Rows of spatial data:
<<<<
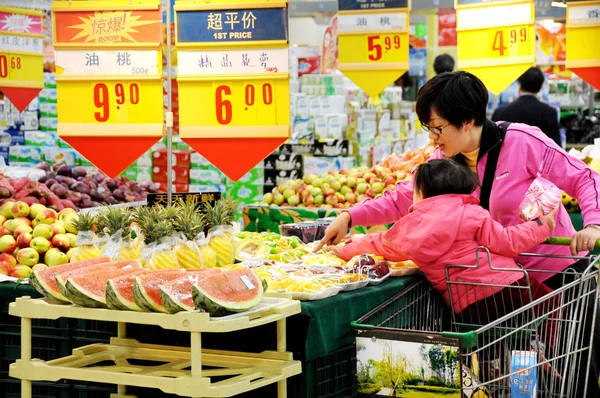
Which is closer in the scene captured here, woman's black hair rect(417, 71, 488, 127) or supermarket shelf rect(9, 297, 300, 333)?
supermarket shelf rect(9, 297, 300, 333)

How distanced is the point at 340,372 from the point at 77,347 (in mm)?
1052

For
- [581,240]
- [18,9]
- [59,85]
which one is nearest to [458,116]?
[581,240]

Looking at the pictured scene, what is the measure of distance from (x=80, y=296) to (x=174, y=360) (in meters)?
0.45

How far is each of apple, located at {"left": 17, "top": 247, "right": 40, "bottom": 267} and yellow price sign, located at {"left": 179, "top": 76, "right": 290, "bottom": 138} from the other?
182 centimetres

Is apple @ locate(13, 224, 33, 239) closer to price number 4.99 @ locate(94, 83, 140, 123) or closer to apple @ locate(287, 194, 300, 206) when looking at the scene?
price number 4.99 @ locate(94, 83, 140, 123)

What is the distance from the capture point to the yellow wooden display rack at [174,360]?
9.30 ft

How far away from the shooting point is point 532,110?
867 centimetres

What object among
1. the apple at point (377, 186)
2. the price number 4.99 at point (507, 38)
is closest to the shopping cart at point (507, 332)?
the apple at point (377, 186)

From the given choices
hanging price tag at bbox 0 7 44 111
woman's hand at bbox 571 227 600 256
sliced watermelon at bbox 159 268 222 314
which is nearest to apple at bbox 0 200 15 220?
sliced watermelon at bbox 159 268 222 314

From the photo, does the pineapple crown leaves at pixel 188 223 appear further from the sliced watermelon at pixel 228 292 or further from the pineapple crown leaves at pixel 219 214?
the sliced watermelon at pixel 228 292

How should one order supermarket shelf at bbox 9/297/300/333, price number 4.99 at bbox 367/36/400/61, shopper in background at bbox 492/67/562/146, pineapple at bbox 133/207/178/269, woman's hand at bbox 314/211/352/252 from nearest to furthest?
supermarket shelf at bbox 9/297/300/333 < pineapple at bbox 133/207/178/269 < woman's hand at bbox 314/211/352/252 < price number 4.99 at bbox 367/36/400/61 < shopper in background at bbox 492/67/562/146

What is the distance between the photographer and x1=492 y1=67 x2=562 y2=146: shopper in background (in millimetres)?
8656

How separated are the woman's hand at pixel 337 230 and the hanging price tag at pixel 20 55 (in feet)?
15.9

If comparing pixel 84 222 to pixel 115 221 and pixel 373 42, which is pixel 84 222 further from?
pixel 373 42
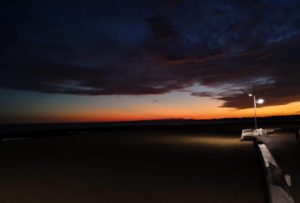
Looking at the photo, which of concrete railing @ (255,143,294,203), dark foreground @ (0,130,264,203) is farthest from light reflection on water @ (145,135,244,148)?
concrete railing @ (255,143,294,203)

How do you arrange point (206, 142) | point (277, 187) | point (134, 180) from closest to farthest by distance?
point (277, 187), point (134, 180), point (206, 142)

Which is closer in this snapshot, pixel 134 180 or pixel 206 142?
pixel 134 180

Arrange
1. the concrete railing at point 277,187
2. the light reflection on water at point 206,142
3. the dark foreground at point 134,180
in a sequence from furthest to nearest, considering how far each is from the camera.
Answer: the light reflection on water at point 206,142
the dark foreground at point 134,180
the concrete railing at point 277,187

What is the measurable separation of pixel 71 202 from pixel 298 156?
14095 mm

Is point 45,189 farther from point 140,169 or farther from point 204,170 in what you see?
point 204,170

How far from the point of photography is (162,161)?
53.1 feet

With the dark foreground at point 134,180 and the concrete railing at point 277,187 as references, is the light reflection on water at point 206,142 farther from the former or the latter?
the concrete railing at point 277,187

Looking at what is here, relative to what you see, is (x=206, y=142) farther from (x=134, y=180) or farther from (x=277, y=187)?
(x=277, y=187)

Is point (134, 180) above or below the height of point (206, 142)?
below

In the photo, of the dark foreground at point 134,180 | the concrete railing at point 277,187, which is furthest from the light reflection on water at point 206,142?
the concrete railing at point 277,187

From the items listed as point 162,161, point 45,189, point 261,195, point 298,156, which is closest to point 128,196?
point 45,189

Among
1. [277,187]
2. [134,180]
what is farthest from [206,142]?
[277,187]

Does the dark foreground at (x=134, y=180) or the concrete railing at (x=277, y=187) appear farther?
the dark foreground at (x=134, y=180)

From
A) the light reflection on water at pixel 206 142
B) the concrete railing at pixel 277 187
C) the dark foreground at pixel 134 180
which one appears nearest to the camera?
the concrete railing at pixel 277 187
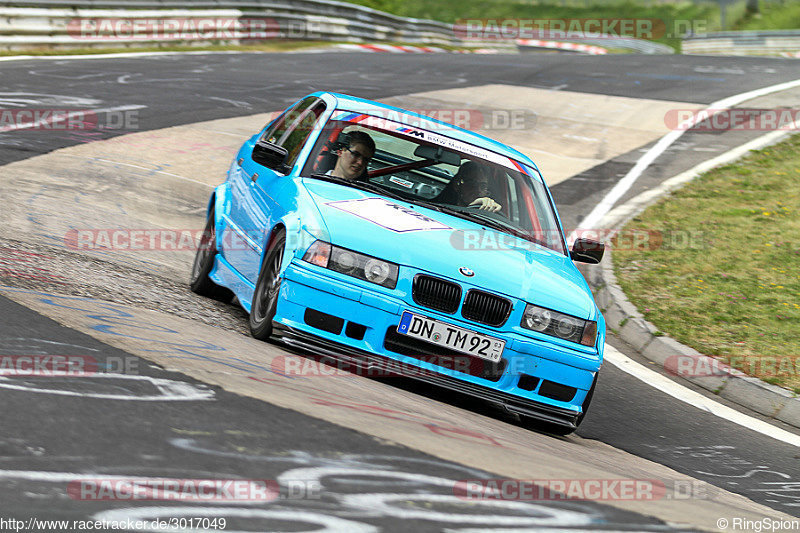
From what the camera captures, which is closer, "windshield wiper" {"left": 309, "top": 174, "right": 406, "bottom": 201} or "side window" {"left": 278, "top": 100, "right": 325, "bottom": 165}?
"windshield wiper" {"left": 309, "top": 174, "right": 406, "bottom": 201}

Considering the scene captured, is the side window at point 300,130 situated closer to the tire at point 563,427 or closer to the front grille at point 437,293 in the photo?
the front grille at point 437,293

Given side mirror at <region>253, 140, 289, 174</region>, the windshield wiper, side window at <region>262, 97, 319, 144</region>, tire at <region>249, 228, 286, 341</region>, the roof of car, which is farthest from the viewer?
side window at <region>262, 97, 319, 144</region>

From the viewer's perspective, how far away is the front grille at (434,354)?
5.55m

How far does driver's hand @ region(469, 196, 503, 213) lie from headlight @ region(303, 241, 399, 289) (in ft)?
4.61

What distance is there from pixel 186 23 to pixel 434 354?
889 inches

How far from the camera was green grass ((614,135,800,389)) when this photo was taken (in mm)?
8328

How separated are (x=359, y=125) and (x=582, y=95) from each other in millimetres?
15501

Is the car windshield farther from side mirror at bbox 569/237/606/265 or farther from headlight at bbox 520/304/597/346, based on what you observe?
headlight at bbox 520/304/597/346

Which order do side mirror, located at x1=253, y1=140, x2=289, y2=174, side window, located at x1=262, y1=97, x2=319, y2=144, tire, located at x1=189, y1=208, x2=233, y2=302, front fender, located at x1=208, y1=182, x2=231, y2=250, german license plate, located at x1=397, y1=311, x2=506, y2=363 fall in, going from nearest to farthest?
german license plate, located at x1=397, y1=311, x2=506, y2=363
side mirror, located at x1=253, y1=140, x2=289, y2=174
tire, located at x1=189, y1=208, x2=233, y2=302
front fender, located at x1=208, y1=182, x2=231, y2=250
side window, located at x1=262, y1=97, x2=319, y2=144

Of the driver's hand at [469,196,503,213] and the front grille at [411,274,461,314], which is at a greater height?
the driver's hand at [469,196,503,213]

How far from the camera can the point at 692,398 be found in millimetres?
7379

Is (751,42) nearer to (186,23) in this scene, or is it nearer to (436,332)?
(186,23)

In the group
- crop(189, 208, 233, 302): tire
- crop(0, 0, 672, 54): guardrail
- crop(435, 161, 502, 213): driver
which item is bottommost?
crop(189, 208, 233, 302): tire

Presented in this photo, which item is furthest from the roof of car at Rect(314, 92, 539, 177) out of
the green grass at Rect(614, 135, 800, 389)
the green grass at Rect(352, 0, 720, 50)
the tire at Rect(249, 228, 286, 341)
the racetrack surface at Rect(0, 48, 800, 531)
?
the green grass at Rect(352, 0, 720, 50)
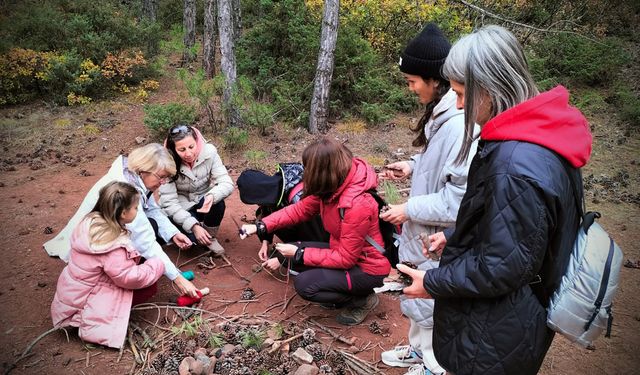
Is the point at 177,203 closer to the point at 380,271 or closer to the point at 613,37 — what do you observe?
the point at 380,271

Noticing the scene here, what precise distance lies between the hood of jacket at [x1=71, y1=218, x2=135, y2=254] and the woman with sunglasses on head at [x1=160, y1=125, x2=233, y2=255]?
1.11 metres

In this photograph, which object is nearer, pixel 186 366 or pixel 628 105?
pixel 186 366

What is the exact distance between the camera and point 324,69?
8.50m

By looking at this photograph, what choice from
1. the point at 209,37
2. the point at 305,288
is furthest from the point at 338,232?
the point at 209,37

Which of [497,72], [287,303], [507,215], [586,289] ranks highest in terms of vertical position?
[497,72]

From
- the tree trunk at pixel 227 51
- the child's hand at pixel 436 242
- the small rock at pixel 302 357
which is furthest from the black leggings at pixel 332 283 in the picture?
the tree trunk at pixel 227 51

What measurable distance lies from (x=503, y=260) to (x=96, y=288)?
2.95 m

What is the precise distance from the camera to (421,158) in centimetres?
288

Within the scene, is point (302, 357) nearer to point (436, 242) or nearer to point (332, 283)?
point (332, 283)

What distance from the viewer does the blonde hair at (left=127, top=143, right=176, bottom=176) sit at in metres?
3.76

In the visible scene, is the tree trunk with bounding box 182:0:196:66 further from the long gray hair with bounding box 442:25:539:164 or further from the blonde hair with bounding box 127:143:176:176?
the long gray hair with bounding box 442:25:539:164

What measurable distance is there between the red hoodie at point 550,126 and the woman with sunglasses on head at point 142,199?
292 cm

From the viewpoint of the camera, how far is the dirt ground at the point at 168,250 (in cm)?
348

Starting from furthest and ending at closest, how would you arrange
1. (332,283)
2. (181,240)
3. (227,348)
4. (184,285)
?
(181,240) → (184,285) → (332,283) → (227,348)
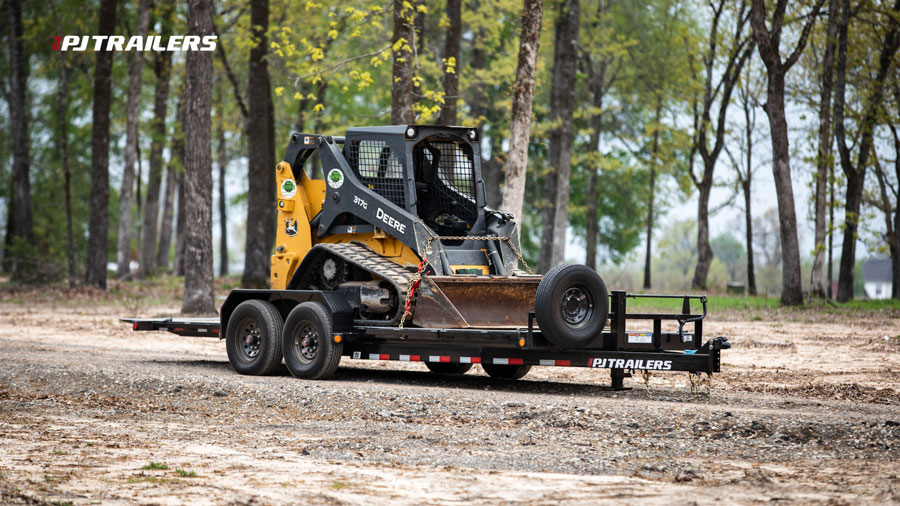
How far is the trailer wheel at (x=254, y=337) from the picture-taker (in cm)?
1284

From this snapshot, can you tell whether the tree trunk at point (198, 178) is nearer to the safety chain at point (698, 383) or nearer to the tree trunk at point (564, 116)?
the safety chain at point (698, 383)

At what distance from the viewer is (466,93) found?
4112 centimetres

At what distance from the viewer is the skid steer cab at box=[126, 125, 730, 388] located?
10.6 metres

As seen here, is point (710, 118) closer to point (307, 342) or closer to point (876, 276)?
point (307, 342)

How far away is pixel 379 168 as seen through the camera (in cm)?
1316

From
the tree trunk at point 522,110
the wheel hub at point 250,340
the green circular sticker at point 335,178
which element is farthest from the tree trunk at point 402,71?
the wheel hub at point 250,340

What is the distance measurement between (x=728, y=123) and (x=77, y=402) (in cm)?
3964

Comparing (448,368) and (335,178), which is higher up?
(335,178)

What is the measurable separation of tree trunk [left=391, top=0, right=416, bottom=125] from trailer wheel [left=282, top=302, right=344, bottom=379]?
979cm

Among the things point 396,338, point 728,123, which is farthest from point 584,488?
point 728,123

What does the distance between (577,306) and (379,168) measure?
3.81 meters

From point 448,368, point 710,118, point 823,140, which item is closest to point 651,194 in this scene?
point 710,118

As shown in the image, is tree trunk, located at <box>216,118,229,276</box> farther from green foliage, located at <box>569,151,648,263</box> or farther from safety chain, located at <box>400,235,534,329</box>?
safety chain, located at <box>400,235,534,329</box>

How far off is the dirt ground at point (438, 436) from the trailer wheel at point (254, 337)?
15.4 inches
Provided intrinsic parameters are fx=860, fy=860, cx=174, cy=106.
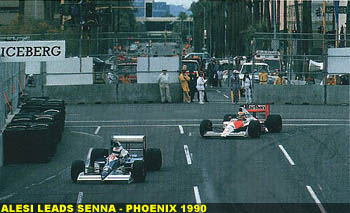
>>>>
Recast the data above, from its start through the line containing "867 centimetres", as a Markdown table with the columns Row and Line. Omit the pictures and blank lines.

| Row | Line |
|---|---|
| 1 | Which is closer in the scene captured here, woman's black hair rect(417, 71, 488, 127) or supermarket shelf rect(9, 297, 300, 333)? |
| 2 | supermarket shelf rect(9, 297, 300, 333) |
| 3 | How distanced is the point at 340,372 from the point at 77,347 (in mm)? |
| 4 | 1052 |
| 5 | For |
| 6 | - [581,240] |
| 7 | - [18,9] |
| 8 | - [59,85] |
| 9 | which one is nearest to [458,116]? |
| 10 | [581,240] |
| 11 | Looking at the pictured scene, what is the measure of distance from (x=80, y=296) to (x=174, y=360) (in meters)? |
| 12 | 0.45 |
| 13 | How far is each of apple, located at {"left": 17, "top": 247, "right": 40, "bottom": 267} and yellow price sign, located at {"left": 179, "top": 76, "right": 290, "bottom": 138} from the other? |
| 14 | 182 centimetres |
| 15 | Is apple @ locate(13, 224, 33, 239) closer to price number 4.99 @ locate(94, 83, 140, 123) or closer to apple @ locate(287, 194, 300, 206) when looking at the scene? |
| 16 | price number 4.99 @ locate(94, 83, 140, 123) |
| 17 | What is the distance from the capture point to the yellow wooden display rack at [174,360]? |
| 18 | 9.30 ft |
| 19 | How far away from the shooting point is point 532,110? |
| 20 | 867 centimetres |